Create WebRTC session

WebRTC is a Web-based real-time communication solution that supports the construction of audio and video channels through the browser's built-in API.

In short, first negotiate each other's media and communication parameters in the signaling channel, and then transmit audio and video media data through the media channel.

The three main objects used in JavaScript are:

  • MediaStream gets and renders audio and video streams
  • RTCPeerConnection supports audio and video media data communication
  • RTCDataChannel supports application level data communication

For the media transport layer, WebRTC specifies that ICE/STUN/TURN is used to connect, DTLS is used to negotiate SRTP key, SRTP is used to transmit media data, and

SCTP to transmit application data.

In the signaling layer, WebRTC does not specify that each application can use its favorite signaling protocol for media negotiation. Generally, SDP is used to negotiate through HTTP, WebSocket or SIP

The protocol carries specific media session descriptions.

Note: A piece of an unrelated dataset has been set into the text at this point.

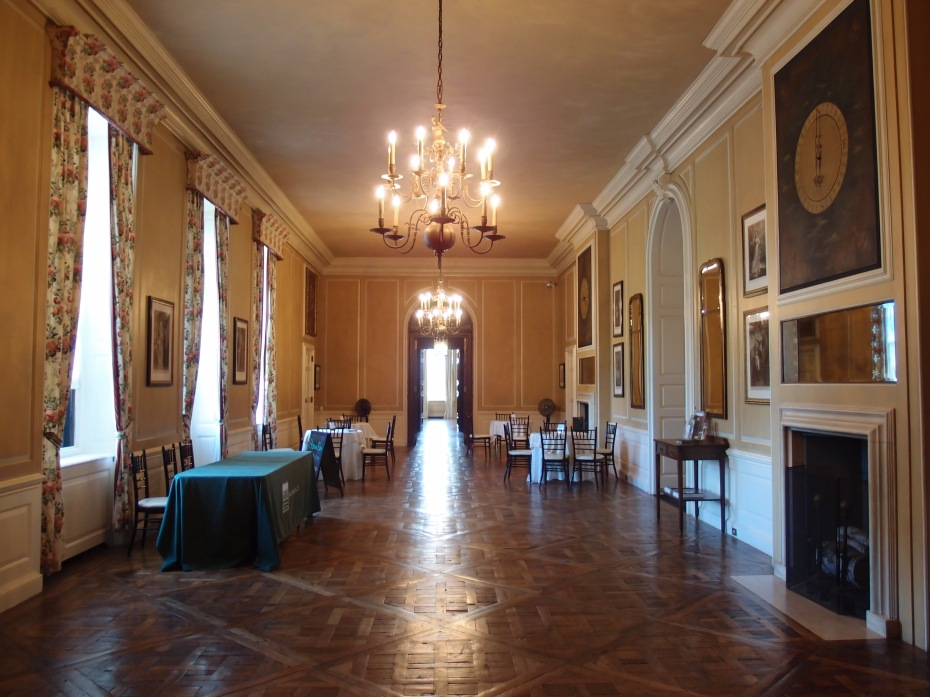 The Gallery connects the east and west wings of the Great House. This space is 63 feet long, with a 16-foot ceiling. A bank of windows in the Gallery overlooks the back terrace, and the half-mile-long Grand Allee, which extends to the Atlantic Ocean.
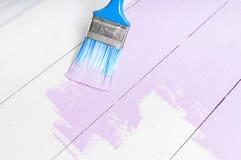 Le processus de peindre le bois embarque avec la brosse et la couleur violette Photo libre de droits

If we want to have video chat, the basic call process is roughly as follows:

WebRTC flow

  1. Collect local media sources (microphones, cameras) as MediaStream media streams
  2. Two opposite ends create signaling channels with each other and exchange session description information SDP
  3. Exchange each other's session description information SDP through signaling
  4. Through ICE/STUN/TURN protocol, negotiate a connectable candidate pair to create PeerConnection
  5. After the PeerConnection is created, the audio and video data is encapsulated through SRTP for transmission

In short, both sides of communication need to know two pieces of information

  1. ICE Candidates: includes address information that can be used for communication
  2. Session Description: including media type, code, format, etc.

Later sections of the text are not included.